>> Start Record excerpts

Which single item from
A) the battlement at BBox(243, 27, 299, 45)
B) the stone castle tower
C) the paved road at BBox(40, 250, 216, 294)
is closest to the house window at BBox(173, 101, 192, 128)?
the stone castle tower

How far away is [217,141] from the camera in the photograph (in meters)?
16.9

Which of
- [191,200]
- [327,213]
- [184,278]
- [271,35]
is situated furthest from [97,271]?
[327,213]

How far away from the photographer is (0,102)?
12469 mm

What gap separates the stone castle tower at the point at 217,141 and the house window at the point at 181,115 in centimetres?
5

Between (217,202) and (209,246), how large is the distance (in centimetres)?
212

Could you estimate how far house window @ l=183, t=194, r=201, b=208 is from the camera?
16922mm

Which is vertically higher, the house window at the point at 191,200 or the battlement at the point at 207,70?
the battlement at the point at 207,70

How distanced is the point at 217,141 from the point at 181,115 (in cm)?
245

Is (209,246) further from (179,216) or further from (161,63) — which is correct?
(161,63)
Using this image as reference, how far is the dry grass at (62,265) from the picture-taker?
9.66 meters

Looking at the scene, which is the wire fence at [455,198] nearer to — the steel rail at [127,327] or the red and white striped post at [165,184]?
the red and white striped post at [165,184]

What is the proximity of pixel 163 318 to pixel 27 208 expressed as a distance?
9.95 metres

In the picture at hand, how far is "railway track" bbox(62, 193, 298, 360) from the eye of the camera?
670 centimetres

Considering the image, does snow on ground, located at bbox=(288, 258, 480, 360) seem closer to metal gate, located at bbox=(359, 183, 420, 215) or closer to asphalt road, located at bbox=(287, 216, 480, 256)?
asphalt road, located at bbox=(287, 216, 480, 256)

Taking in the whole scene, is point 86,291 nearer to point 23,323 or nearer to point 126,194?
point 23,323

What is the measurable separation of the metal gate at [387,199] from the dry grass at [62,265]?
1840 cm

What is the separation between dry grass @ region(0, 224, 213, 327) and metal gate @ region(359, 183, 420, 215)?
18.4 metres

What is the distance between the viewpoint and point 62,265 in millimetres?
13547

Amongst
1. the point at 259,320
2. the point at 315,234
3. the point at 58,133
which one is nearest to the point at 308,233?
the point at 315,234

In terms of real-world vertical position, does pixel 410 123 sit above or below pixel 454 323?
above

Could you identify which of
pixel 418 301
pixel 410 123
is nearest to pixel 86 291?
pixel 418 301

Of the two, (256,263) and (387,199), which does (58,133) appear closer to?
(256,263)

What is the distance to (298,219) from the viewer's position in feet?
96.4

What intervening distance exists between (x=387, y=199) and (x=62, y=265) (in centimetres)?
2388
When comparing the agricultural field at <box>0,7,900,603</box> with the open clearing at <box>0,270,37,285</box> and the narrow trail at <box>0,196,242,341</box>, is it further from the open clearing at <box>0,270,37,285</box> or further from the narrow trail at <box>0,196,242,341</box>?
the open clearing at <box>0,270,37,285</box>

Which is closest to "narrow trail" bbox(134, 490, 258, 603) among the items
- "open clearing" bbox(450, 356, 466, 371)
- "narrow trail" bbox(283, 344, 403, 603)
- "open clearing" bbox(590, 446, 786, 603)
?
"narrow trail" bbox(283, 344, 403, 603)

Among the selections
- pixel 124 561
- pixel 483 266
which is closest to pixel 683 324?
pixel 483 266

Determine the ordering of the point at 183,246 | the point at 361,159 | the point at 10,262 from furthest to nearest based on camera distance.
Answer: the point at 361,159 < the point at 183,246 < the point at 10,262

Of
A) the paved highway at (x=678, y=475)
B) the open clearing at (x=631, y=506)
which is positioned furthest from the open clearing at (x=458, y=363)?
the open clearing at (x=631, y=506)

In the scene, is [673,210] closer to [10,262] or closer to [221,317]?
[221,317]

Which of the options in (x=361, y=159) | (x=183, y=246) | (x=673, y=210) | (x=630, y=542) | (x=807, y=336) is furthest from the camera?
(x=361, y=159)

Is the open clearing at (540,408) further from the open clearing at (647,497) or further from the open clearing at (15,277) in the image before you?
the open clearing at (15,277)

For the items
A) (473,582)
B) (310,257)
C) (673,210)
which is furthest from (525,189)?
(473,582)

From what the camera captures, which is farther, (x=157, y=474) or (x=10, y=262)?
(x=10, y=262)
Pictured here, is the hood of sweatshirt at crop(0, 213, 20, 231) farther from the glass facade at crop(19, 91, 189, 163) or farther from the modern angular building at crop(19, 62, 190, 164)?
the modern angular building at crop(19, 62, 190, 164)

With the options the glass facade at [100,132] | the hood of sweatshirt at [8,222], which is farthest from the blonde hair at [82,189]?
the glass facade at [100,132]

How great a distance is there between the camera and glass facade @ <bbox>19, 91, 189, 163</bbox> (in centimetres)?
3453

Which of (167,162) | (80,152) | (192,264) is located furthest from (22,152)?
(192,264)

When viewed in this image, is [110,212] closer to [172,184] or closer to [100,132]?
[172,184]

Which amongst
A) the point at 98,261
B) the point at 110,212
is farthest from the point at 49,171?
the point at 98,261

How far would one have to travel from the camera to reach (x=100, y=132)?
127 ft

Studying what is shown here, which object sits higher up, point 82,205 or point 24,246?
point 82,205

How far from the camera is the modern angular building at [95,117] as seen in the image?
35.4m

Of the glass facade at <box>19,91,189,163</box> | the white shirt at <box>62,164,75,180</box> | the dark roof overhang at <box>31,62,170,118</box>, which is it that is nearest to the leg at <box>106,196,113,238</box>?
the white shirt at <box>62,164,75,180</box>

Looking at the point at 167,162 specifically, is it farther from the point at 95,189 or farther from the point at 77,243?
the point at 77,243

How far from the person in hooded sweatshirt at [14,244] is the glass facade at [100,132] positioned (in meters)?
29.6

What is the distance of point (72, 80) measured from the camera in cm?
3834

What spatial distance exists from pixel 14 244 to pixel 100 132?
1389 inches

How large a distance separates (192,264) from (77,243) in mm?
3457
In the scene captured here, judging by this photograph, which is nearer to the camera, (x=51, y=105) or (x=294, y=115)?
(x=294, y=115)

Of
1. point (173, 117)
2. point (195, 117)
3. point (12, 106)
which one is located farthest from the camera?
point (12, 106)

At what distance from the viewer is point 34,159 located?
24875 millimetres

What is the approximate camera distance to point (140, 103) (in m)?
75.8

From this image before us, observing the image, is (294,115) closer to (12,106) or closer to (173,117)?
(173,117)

>> End Record excerpts
>> Start Record excerpts

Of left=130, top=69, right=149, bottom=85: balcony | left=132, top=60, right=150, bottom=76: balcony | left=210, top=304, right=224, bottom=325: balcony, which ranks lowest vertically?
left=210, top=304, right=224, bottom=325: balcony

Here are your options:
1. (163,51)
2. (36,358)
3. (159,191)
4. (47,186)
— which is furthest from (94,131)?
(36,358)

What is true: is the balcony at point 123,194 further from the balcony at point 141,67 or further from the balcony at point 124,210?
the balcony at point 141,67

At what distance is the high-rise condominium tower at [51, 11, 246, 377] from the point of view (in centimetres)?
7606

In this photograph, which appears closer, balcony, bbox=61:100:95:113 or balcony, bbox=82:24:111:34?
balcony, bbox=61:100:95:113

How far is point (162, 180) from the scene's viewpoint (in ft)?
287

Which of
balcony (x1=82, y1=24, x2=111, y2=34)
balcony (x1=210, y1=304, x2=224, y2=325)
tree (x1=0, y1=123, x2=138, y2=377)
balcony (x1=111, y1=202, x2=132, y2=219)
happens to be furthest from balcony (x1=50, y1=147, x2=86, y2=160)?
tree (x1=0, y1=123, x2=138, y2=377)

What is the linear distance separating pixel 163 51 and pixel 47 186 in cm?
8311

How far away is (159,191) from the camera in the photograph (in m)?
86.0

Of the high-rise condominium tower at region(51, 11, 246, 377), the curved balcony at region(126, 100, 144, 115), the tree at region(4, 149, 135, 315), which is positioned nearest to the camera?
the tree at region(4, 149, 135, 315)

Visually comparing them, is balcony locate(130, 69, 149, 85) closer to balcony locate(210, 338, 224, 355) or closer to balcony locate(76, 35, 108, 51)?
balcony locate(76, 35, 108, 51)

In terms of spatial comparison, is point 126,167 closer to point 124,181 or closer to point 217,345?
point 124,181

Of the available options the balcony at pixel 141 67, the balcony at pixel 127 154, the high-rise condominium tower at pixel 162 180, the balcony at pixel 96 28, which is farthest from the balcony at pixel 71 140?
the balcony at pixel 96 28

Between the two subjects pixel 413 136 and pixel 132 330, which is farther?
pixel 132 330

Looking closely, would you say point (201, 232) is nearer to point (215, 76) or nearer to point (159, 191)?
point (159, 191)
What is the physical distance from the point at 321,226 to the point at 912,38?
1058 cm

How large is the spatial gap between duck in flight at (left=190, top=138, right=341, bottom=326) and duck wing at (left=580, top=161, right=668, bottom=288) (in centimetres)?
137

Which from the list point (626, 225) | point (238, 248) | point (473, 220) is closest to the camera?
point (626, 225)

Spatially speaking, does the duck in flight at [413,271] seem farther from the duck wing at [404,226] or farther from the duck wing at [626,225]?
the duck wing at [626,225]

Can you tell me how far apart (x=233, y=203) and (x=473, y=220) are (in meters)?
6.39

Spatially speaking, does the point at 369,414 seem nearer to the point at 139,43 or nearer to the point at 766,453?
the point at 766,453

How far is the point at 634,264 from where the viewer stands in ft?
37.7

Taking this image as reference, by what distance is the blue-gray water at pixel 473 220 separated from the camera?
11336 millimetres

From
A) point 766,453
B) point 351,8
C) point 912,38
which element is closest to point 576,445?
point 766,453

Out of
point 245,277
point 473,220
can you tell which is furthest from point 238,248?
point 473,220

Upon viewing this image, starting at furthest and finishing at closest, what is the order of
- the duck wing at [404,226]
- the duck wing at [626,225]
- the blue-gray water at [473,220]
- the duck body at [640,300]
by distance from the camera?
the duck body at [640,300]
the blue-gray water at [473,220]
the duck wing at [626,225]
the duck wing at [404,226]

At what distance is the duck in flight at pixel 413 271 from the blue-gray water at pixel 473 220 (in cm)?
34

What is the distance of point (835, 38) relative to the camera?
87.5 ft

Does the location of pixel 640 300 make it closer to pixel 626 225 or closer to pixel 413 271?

>> End Record excerpts

- **Exercise aim**: Show each line from the rows above that contains the word "positioned", copying every such line in full.

- **Reply**:
which is positioned furthest from the open clearing at (x=458, y=363)?
How far from the person in hooded sweatshirt at [14,244] is the glass facade at [100,132] positioned (in meters)?
Of the high-rise condominium tower at region(51, 11, 246, 377), the curved balcony at region(126, 100, 144, 115), the tree at region(4, 149, 135, 315), which is positioned nearest to the camera?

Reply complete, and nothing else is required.